Another application for AI-technology is to optimize the placement of goods in the warehouse. By the use of association learning the AI-solution can calculate which articles are often ordered together and put them in the same pick group. The benefits of this are fewer pick rounds, higher efficiency, and shipping fewer boxes.
Another way to increase picking speed is by optimizing the actual route through the warehouse. Finding the optimal route through a warehouse can be seen as an example of the “travelling salesman problem” where an AI-algorithm is used to calculate the shortest possible route for each pick round, instead of using a traditional aisle pick route. This saves time, electricity, and wear and tear on trucks and in general leads to more efficient picking in the warehouse.
And this is just the beginning.

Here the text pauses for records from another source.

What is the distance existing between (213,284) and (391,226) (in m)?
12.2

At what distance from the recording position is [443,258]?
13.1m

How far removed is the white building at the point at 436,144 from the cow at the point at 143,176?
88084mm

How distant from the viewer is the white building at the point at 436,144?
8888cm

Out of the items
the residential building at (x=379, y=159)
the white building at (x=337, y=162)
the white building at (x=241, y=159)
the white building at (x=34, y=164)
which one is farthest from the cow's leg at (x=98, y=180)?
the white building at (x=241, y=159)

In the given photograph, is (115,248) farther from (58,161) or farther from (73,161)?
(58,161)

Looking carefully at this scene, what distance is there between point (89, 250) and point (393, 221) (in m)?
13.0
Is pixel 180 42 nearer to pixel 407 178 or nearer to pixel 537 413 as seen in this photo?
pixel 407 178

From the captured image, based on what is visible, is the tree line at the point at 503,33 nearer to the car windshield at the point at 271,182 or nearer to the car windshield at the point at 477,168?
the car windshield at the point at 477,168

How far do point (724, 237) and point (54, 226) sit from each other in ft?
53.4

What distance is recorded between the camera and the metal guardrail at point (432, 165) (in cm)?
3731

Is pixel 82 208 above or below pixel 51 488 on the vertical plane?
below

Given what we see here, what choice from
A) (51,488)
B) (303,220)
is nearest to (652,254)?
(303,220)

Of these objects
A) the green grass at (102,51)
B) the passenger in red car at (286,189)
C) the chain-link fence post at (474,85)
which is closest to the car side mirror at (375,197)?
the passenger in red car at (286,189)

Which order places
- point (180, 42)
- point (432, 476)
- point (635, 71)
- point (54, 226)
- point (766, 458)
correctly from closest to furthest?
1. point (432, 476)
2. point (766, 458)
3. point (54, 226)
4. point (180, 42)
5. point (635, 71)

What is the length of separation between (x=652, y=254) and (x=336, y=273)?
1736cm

In the future we see a number of promising applications of AI in warehouse management, such as automating inbound quality inspection, forecasting product demand, and workforce planning.
To finish off I’d like to return to the initial question: Do we have an AI-hype? Yes, we probably do. But for a good reason. I am convinced AI and Machine Learning will have a dramatic impact on almost all industries in the future. Not least in supply chain operations. Maybe you’ve heard the expression “AI is the new electricity”. What people mean by that is that AI will change our industry in the next 10-20 years in the same way as electricity changed it 100 years ago. Whether this is true we don’t know yet, but it sure looks like it.”